* **DIRECTIONS FOR THIS TASK**
Please return only the lines from the one holding "- For three-month-ahead: Model" through the one holding "- For four-month-ahead: Model", exactly as they appear in the records below, both ends included.

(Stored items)
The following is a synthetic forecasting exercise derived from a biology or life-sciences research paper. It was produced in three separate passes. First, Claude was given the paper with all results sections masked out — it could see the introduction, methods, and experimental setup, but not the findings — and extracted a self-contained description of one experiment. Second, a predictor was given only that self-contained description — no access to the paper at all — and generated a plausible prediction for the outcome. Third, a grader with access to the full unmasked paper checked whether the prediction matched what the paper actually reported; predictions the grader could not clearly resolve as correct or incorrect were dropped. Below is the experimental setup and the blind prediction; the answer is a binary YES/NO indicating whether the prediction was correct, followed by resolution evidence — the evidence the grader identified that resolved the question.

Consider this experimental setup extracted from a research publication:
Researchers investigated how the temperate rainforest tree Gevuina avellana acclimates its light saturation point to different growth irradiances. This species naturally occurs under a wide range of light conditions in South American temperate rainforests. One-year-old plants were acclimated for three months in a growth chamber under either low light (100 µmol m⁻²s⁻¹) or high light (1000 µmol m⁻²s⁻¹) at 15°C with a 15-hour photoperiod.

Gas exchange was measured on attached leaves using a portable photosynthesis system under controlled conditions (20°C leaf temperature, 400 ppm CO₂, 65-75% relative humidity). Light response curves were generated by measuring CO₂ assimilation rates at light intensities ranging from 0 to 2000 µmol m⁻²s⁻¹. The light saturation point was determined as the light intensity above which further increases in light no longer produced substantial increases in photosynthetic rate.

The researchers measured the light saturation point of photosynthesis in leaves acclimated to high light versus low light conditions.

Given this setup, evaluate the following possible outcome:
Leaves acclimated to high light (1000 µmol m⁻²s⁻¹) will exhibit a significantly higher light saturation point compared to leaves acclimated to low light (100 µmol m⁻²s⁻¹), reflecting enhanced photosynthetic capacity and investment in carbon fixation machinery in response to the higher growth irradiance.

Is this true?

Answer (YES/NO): YES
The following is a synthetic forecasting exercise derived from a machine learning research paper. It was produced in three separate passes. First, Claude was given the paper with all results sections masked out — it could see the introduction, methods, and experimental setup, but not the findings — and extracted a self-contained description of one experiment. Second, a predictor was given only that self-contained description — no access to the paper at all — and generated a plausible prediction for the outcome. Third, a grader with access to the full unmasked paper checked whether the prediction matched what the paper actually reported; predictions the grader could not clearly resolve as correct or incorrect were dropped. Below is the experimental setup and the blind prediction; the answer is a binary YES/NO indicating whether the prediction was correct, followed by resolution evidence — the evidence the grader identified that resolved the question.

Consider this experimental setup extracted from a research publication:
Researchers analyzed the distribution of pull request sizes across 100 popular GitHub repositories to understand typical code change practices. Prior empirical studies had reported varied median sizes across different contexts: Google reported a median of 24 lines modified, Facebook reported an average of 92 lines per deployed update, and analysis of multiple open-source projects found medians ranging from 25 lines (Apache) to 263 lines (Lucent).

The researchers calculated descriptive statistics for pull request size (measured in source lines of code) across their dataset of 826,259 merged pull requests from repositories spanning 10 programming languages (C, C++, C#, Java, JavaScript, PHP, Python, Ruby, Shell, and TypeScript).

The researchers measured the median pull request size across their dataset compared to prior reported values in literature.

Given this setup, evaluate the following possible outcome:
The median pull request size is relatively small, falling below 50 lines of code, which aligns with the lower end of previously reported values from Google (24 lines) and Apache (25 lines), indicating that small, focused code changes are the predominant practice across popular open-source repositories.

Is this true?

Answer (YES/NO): YES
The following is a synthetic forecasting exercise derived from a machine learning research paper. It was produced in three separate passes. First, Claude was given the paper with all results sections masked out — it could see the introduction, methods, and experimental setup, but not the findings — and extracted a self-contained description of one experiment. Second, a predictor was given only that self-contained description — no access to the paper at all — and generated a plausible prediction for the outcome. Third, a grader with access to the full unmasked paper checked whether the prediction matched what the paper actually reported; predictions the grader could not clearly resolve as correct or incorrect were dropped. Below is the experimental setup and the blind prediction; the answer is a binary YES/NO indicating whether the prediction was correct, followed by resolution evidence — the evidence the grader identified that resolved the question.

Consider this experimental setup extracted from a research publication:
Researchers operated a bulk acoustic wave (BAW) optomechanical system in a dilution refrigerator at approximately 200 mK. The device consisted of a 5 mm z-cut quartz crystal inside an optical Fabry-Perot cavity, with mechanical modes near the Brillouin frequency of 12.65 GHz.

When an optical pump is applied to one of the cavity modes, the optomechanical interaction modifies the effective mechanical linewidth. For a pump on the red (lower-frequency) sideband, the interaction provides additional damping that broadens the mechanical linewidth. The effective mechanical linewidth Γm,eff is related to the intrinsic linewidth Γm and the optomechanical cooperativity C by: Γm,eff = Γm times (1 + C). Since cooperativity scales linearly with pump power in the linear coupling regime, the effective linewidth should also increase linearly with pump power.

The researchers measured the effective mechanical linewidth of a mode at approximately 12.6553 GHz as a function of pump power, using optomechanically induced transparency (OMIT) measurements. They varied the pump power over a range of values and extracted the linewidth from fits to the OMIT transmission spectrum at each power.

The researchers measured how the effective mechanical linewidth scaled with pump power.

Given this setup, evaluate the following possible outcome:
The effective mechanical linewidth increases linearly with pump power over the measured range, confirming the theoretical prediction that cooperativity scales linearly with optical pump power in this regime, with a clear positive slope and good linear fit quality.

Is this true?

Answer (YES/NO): YES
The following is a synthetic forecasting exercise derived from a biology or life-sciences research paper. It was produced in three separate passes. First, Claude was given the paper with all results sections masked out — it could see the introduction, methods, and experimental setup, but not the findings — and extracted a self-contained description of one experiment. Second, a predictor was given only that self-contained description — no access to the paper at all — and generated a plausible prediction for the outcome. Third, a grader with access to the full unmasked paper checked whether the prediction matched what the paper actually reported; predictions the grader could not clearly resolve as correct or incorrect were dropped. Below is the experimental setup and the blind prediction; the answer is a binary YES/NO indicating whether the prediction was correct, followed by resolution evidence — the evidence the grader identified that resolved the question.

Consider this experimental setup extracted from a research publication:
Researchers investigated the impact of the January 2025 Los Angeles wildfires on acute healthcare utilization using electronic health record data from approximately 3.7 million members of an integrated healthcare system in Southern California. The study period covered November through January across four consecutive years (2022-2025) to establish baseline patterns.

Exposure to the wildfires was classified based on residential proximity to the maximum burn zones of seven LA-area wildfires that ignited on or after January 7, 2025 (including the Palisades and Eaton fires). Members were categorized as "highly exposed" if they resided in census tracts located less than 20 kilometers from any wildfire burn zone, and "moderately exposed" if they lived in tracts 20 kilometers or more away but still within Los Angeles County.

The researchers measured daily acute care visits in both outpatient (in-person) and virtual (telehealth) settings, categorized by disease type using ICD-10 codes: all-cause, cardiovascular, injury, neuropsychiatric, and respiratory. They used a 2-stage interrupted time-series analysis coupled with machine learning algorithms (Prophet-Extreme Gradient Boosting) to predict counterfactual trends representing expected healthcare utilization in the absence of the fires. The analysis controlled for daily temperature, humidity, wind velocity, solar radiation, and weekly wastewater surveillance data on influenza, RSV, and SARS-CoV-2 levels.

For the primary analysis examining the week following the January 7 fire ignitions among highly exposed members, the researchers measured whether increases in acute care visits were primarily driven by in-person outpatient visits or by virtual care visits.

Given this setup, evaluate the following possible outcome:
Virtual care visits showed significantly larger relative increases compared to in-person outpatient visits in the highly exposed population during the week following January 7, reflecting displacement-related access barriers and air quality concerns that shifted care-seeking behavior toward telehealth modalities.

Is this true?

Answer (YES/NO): YES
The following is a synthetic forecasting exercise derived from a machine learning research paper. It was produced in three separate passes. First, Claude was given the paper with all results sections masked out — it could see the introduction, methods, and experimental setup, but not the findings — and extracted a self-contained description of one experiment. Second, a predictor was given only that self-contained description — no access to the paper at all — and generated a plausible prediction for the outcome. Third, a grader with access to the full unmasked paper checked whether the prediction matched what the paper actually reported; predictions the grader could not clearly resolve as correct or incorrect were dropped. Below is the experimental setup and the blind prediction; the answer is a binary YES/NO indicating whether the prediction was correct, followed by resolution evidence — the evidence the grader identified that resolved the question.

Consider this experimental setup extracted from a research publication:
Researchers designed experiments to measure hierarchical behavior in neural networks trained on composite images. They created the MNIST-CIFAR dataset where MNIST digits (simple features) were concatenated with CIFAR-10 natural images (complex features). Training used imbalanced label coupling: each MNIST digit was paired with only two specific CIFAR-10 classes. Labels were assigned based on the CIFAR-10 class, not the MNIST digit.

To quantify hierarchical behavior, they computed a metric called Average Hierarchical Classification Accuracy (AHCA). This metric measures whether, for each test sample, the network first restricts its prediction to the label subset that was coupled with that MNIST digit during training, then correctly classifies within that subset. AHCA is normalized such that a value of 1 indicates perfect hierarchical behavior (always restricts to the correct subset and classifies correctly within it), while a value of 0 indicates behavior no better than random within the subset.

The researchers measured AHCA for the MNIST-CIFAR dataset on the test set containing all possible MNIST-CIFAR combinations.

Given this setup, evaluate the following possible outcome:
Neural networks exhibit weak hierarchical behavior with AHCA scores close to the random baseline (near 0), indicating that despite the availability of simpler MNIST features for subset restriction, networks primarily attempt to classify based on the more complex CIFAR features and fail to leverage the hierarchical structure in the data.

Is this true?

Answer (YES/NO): NO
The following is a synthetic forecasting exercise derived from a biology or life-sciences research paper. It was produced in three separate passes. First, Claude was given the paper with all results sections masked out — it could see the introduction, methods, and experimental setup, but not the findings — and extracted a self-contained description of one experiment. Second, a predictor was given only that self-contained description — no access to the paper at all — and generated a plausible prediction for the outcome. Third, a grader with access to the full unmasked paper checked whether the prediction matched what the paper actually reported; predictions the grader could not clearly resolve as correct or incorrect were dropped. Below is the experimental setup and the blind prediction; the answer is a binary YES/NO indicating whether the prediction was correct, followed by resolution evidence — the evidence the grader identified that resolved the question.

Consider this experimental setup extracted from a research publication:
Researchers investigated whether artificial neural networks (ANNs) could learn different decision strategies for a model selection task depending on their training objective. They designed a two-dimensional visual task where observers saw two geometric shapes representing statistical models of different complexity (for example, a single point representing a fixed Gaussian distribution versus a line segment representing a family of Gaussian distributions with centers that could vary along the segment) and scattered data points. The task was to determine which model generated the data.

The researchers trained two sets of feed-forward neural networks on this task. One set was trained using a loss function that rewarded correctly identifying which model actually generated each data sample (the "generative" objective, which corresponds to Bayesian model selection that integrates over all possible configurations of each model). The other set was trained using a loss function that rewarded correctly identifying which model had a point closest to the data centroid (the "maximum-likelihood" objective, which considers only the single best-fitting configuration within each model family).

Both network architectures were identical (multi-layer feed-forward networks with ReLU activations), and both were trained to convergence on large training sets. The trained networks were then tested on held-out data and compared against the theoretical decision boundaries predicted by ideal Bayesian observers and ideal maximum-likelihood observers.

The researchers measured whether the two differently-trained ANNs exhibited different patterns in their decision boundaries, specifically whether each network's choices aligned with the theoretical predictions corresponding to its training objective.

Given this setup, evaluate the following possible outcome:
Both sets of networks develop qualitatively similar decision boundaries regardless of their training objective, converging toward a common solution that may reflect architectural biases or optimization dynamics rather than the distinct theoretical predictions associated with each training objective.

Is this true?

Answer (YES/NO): NO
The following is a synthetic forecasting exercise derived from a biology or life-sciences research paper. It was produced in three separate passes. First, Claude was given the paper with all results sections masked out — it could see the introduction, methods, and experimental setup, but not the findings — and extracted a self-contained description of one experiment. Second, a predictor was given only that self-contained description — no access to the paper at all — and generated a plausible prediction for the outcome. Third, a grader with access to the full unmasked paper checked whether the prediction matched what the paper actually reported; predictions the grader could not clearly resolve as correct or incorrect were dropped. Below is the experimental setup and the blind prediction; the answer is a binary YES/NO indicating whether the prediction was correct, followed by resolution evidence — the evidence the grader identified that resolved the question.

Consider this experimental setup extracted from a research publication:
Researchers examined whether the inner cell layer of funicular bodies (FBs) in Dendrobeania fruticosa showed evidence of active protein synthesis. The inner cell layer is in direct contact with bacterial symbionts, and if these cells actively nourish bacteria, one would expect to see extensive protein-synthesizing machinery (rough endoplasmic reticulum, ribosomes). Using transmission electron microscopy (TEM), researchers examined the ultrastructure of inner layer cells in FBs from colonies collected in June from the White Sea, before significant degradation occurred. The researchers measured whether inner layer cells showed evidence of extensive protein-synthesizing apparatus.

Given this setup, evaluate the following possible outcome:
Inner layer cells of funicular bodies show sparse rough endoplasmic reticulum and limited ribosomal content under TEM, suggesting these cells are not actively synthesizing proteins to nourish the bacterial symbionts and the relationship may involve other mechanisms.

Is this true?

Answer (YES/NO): NO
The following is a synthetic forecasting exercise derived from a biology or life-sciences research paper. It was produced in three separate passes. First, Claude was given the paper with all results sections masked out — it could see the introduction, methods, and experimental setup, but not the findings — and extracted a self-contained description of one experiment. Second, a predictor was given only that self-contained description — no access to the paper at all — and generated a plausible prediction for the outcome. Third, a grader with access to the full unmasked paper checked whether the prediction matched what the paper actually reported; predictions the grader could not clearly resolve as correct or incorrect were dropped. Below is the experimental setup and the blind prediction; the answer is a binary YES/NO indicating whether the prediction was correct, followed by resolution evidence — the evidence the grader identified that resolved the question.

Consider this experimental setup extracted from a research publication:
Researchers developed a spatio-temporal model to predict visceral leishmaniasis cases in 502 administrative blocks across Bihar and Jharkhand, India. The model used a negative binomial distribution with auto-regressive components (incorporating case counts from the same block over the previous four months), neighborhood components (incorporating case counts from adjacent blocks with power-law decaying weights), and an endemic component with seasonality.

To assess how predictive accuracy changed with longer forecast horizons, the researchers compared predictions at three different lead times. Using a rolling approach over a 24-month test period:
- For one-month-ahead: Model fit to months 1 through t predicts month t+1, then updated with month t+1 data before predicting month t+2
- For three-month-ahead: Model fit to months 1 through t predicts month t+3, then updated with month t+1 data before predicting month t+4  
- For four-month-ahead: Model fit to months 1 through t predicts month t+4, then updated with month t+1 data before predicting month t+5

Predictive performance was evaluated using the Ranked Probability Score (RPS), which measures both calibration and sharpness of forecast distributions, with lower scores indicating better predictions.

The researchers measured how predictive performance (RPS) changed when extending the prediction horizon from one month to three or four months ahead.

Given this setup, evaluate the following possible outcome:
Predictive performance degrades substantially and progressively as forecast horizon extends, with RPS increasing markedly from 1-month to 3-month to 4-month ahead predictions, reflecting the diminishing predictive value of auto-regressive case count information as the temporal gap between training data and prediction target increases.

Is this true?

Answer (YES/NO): NO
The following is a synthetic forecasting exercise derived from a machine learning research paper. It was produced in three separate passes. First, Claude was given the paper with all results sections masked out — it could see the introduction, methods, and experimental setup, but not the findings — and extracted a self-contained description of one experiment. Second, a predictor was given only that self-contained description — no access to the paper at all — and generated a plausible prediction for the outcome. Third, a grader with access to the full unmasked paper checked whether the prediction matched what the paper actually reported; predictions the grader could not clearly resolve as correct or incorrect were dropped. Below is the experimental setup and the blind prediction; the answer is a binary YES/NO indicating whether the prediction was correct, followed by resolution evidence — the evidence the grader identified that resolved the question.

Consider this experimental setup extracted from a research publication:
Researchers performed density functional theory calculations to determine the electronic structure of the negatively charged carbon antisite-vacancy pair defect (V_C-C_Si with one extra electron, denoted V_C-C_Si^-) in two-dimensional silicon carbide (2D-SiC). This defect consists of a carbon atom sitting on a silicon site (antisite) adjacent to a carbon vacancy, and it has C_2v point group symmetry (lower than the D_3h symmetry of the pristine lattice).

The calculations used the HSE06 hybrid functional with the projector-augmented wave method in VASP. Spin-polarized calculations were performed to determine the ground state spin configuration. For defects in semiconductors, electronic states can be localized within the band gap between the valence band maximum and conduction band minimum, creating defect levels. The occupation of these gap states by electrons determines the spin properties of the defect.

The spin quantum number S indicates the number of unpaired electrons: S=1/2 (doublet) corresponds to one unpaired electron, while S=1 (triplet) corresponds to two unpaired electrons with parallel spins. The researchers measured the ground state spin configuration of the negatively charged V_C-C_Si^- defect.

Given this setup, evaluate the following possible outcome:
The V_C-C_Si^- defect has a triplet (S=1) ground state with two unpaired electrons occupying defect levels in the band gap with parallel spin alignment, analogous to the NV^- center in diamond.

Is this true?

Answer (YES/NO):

* **EXERCISE OUTPUT**
- For three-month-ahead: Model fit to months 1 through t predicts month t+3, then updated with month t+1 data before predicting month t+4  
- For four-month-ahead: Model fit to months 1 through t predicts month t+4, then updated with month t+1 data before predicting month t+5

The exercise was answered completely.